All this criticism I’ve heaped upon the game may give the impression I hated it. In actuality however, I don’t; in fact, I rather liked it, for when it was good, it was very good. In fact, reflecting on the earlier parts of the game while writing this review actually reignited my interest in playing through them again. Sure, I may have felt bitter in the moment, but that was primarily because I had just sat through about 2-3 hours of playing straight and the idea of doing it all again to get the good ending compounded my feelings of fatigue; in that moment all I wanted was to just be DONE already so I could rest.
Removed from those feelings, however, I can see the game for what it really is: an imperfect but fun game with some great puzzles, a beautiful art style, a plot with lots of interesting twists and turns, a small but memorable cast, and an interesting gameplay premise, even if that premise wasn’t as fleshed out as I would have liked.

While my quest for “the perfect mystery game” continues and will likely never be fulfilled, I can recommend Trace Memory to anyone who likes mystery and/or DS games that try to find creative ways to use the touch screen.
However, I would recommend that any prospective players keep a few things in mind to avoid falling into the same pitfalls I did:
1. Keep your expectations reasonable, and avoid overhyping yourself about it expecting it to be mindblowingly amazing.
2. Take the time to do the mirror puzzle when you find it, even if it takes you quite a while.
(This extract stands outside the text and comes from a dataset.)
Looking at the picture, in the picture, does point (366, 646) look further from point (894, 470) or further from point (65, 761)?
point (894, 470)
It’s the only way to get the good ending. This isn’t even a spoiler, because to this day I still don’t have the slightest idea what the heck it’s supposed to be or how to solve it. (And please nobody reading this spoil the solution for me as I’d like to figure it out myself)
3. Don’t save after getting to the lab unless you’re really sure you finished all the puzzles. This one is a teeny bit of a spoiler, but it’s something I really wish I had known going into it.
4. Play in spurts of maybe 1-2 hours to avoid fatigue, and don’t expect to beat it in one to two days.

And that’s all there is to it! I hope my review was interesting and informative. Happy gaming, everyone!